By Alumni: Kimberley Kennedy, Class of 2021
Halfway across Pickerel Lake to The Pines we found ourselves tipping in a canoe. With water above my ankles and soaking wet from head to toe, the rain started to stop as we paddled out of the pickerel river. Watching Chris shift in his seat I thought that was it, I thought we were going for a late September dip in the lake.
This pandemic has been tiring on so many levels, and in the summer of 2020, the last thing I wanted was any additional responsibilities or commitments, I just wanted a break.
I waited until the last possible moment to apply to the 2020/2021 Class of Leadership Thunder Bay because I really didn’t know if another commitment was doable. I’m not sure what it was that made me decide to apply on the day that the applications were due, but I’d like to think it was something inside of me, diverting me away from what could’ve very well been the start to my quarter-life crisis.
The program facilitators, Kari and Margaret, as cliché as this will sound, guided us on this journey, where based on our own goals, we would gain the skills needed for us to grow in our careers and in our personal lives. Luckily, the week prior to this canoe trip, planned for my 25th Birthday, we had a two-day retreat where we learned about communication styles and personality dimensions. Thinking back to the day before my birthday, sitting in that canoe with Chris, inches away from flipping, if we hadn’t discussed communication style, I 100% would’ve reacted in a way that was neither helpful to the situation nor to our relationship, and we probably would’ve ended up going for that late September dip.
Knowing that Chris processes information based on facts, he needed to know why the canoe was tipping and exactly how much water was in the canoe, it would not be helpful for me to lead with my emotions, screaming to get to the nearest island out of fear, I kept it as calm as I could, and waited until we got to shore before having my brief meltdown. Communication is a funny thing – if we can’t articulate exactly what is going on in the moment, in a way the other person requires it, we can find ourselves in a sticky—or in our case, wet, situation.

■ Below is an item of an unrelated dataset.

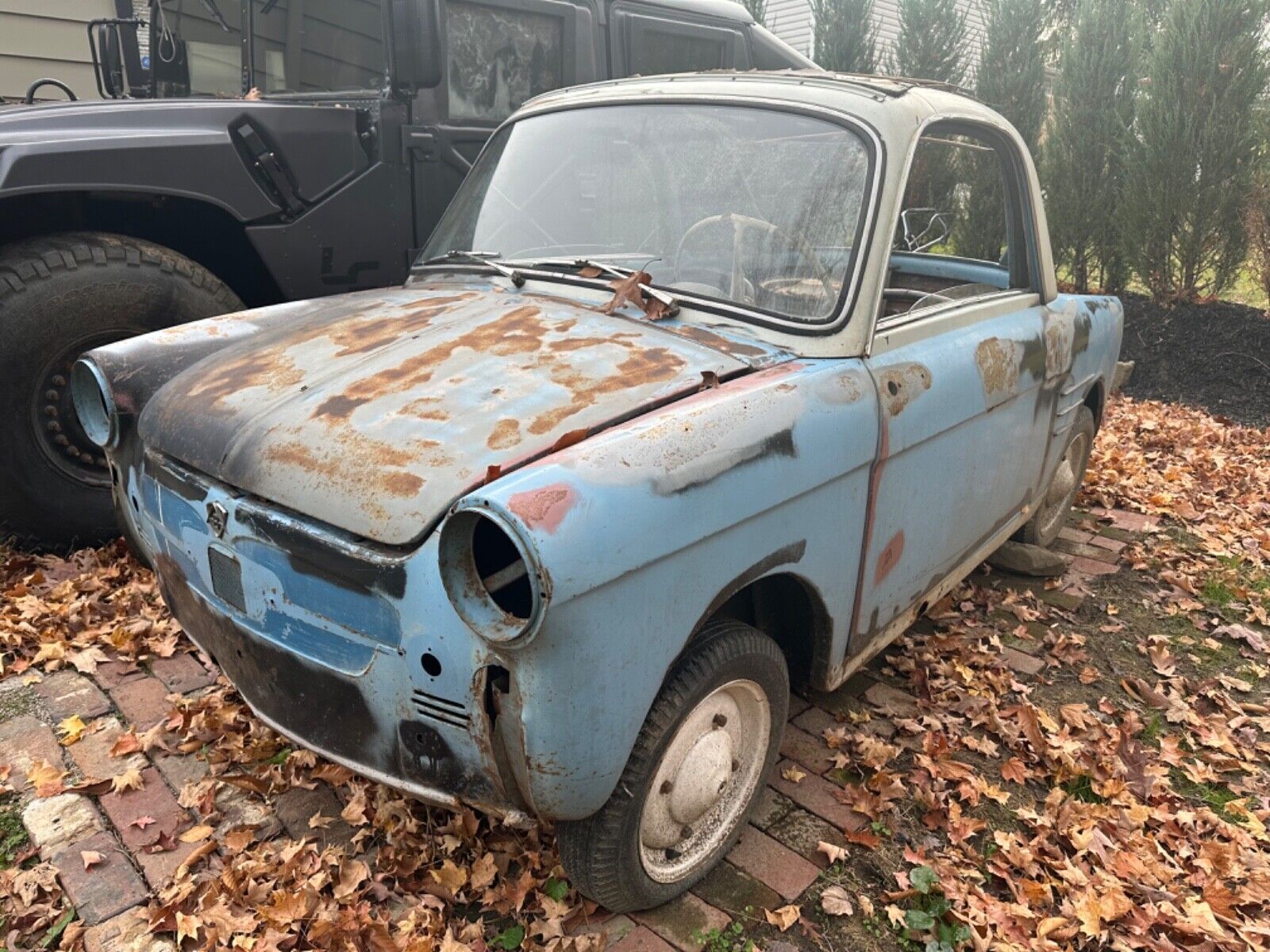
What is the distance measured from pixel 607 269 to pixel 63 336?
2379mm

As time went on during the program, I learned how to say no, how to prioritize work-life balance, how to find my voice, and how to use my voice proactively and productively. We learned about issues in our community, what organizations and our local government officials were doing to solve the problems, and by far, the greatest part of the experience was that we were able to connect with individuals we probably would never get the opportunity to connect with elsewhere. After a year into the pandemic, the social connection was something that I, as an extravert was seeking. Though the year was done virtually, it was a day every month that I looked forward to because I benefited from exactly what I was able to put into the program, and it was extremely rewarding.

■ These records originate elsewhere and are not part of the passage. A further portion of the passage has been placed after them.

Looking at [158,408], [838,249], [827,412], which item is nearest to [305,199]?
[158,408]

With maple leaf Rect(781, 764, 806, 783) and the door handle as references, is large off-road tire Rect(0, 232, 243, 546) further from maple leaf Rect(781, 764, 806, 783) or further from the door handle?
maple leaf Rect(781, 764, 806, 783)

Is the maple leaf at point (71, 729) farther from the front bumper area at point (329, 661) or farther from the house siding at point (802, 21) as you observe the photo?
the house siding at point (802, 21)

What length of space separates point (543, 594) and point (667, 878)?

Thinking of my experience, you don’t need to be in a leadership position to develop leadership skills, those skills can help you regardless of where you are in your career and how you respond to the challenges of everyday life. I don’t think that I would’ve enjoyed my 25th birthday as much if I didn’t learn how to adapt my communication styles. We spent the evening on a small island, nestled in with a beautiful view, two swans, a tetra of wine, and an experience we will remember for the rest of our lives.

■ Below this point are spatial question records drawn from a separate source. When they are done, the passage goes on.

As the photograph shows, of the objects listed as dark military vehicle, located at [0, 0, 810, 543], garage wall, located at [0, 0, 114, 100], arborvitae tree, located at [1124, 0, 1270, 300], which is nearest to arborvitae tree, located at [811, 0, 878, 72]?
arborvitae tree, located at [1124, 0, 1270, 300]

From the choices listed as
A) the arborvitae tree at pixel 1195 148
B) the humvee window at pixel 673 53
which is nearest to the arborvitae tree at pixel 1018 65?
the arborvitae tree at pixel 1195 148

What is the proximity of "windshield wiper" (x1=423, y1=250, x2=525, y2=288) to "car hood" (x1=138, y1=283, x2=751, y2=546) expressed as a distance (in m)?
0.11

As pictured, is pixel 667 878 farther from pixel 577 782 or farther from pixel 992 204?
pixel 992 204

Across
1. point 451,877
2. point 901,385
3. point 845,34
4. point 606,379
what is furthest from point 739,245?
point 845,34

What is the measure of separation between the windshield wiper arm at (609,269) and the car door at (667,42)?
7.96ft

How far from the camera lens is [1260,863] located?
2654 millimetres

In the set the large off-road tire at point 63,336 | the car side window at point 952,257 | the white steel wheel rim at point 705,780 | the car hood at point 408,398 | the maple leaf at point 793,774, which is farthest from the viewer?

Since finishing the program, I took a step forward in my career, went back to school for a post-graduate certificate in fundraising management, received my designation as a Certified Fund-Raising Executive, and started a business. I’m not sure if I would have achieved all of that without the support and reassurance I had received from my peers while going through the Leadership Thunder Bay program.
As for Chris and I, we developed a love of backpacking, adventuring without the canoe, and as for the canoe, it’s safely in storage at the XY Paddle Company in Atikokan where surely Chris’ uncle will not lend it to us again.